**SOURCE PASSAGE**
________________
David's Desk, Current Issue

#83 Suiting Up

David's Desk is my opportunity to share thoughts and tools for the spiritual journey. These letters are my personal insights and opinions and do not necessarily reflect the sentiments or thoughts of any other person in Lorian or of Lorian as a whole. If you wish to share this letter with others, please feel free to do so; however the material is ©2014 by David Spangler. If you no longer wish to receive these letters please let us know at info@Lorian.org. Previous issues of "David's Desk" are posted on www.lorian.org.

The Flame of Incarnation book coverPrevious issues of "David's Desk" are available here. You also can now buy a volume of twelve of of David's Desk essays, entitled The Flame of Incarnation.


   

            In action movies, there’s often a moment when the hero or heroine “suits up.” Bruce Wayne puts on his uniform and becomes Batman, Clark Kent tears open his shirt and becomes Superman, Diana Prince spins about and becomes Wonder Woman, the marshal ties on his gun belt and pins his badge to his chest, the knight puts on his armor. These are always transition moments when an ordinary person becomes something else, revealing his or her inner qualities and the determination to meet whatever challenge is presenting itself. In the movies, they are moments of high drama and mark the point at which the hero is about to meet the problem head on, ready to take names and kick ass.
 
            Films often linger over this moment; for instance, we see Batman putting on his boots, buckling on his utility belt, pulling down the cowl over his head, thrusting his hands into his gauntlets, each act presented in loving detail, sometimes in slow motion to emphasize the importance and power of this transformation.
 
            We have “suiting up” moments in our lives, too, though rarely as dramatic or colorful as those shown on screen. Film has to use outer symbols such as uniforms and costumes to visually represent what is really an inner change, invisible to the eye but very real to the heart and mind. They are moments when we feel something powerful within us come to the fore to enable us to act for something larger than just our own private good. It need not be a moment of confronting danger. It can be as simple and ordinary as a single mother who shrugs off her tiredness and sense of overwhelm to take on her day’s work to ensure her children are clothed and fed.
 
            Some years ago, I twice had the privilege of giving the Sunday morning sermon at the Cathedral of St. John the Divine in New York City. This was no simple affair. It began with Dean of the Cathedral, the Reverend James Park Morton, and I and several priests putting on appropriate vestments in a “vesting” room before processing out to the altar. I wore a traditional scholar’s red robe while the Dean put on an “alb” or tunic, a stole, and a chasuble, a richly decorated outer robe. I watched him “suit up”, and with each garment he put on, I could feel layers of spiritual energy surrounding him. By the time we were ready to process, he had transformed from “ordinary Jim” to a true priest of Light. He was tapping his spiritual self, and the presence around him was palpable.
 
            This was dramatic. But I have seen others do something similar without changing clothes or adding anything to their outer appearance. Instead, there was an inner shift, a realization that the moment was calling out to the “angel of their better nature,” so to speak. They “suited up” inwardly.
 
            In baseball language, we might call such a moment “stepping up to the plate.” Whatever we call it, it is when we access our identity as a whole person ready to bring our full attention and presence to the needs and demands of the moment. We’re not hiding behind some secret identity, pretending we’re a mild-mannered nobody. We’re not passing the buck, sitting on the fence, making excuses, or whatever other cliché you’d like to employ. We are drawing on our resources to do what we must because someone, somewhere is depending on us. We are taking responsibility. We are ready to make a difference.
________________
**COMPLETE THE FOLLOWING**
- 1) In the essay on suiting up, which items does Batman put on as films linger over his transformation?
- 2) Resume the essay on suiting up, beginning after its final sentence.

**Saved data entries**
________________
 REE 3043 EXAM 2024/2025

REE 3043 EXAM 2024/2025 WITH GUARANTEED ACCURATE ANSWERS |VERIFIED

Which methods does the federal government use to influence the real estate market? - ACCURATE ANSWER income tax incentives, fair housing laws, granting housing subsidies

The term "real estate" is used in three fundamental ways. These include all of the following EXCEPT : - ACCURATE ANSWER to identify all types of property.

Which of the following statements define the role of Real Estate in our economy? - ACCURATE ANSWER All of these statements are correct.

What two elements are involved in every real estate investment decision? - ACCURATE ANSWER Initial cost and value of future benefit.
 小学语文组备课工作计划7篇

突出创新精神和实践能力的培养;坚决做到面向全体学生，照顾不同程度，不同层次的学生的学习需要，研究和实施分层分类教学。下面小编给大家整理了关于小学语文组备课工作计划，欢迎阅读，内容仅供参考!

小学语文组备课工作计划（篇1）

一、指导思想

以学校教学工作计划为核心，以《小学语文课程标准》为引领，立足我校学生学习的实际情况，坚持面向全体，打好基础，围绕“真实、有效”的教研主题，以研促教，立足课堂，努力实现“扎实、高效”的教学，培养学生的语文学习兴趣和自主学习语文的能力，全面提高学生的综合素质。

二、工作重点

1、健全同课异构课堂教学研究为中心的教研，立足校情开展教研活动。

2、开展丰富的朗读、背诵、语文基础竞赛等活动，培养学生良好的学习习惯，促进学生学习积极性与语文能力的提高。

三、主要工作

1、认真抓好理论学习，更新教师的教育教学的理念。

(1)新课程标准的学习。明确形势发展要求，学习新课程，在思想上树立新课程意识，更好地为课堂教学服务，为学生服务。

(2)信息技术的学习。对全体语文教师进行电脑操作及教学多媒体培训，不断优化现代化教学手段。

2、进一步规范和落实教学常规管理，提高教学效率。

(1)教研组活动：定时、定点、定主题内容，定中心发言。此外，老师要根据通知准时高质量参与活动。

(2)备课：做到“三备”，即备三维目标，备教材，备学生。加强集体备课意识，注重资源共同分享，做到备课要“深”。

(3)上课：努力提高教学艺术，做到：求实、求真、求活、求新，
________________
**OUTPUTS IN ORDER**
- 1)
- Boots
- Utility belt
- Cowl
- Gauntlets

- 2)
 
            Each of us has our own way of suiting up as well as of knowing when it’s time to do so. Such times need not be dramatic or life-changing, but they are moments when we bring our loving commitment to building a better world around us—and within us—to the fore. You know these moments when they come. Often they are when the motivating question within us changes from “What can this situation or person do for me” to “What can I bring and give at this moment? What resources do I have, ordinary and simple though they may be, to make a difference?” Suiting up is other-directed.
 
            Suiting up can sound heavy, even burdensome, but in fact these are also moments of joy, even exhilaration. There is nothing quite as wonderful as standing in our sovereignty and capabilities and saying to the world, “Here I am, I’m ready for you! I can make a difference!” In the world of comic book superheroes, when an individual discovers his or her powers or previously unknown talents, it’s a moment of wonder and delight. Think of Peter Parker in the movies when he discovers his Spiderman powers. There he is, shouting with excitement and joy as he leaps from rooftop to rooftop, amazed at what he’s discovering about himself.
 
            We don’t have to be superheroes to know such moments. A friend of mine works in a bar. It can be a stressful place, and the work is demanding. But she sees it as her spiritual gym. “It’s where I can develop my spiritual muscles,” she told me. “I know if I can bring love and blessing into this place, I can help create a better atmosphere for everyone. And doing so helps me discover my own ability to handle stress and make a difference. It’s not always easy, but I’m finding I can do it, and I’m better for it.” So when she goes to work, she suits up. You won’t see her wearing a superhero costume, but if you could see her attitude and determination to make her little slice of the world a happier and more harmonious place, you would know the “suit” is there. And to top it off, she told me, “since I’ve been doing this, I’ve been more joyous in my own life. Nothing like bringing love to others to discover it bubbling up within yourself!”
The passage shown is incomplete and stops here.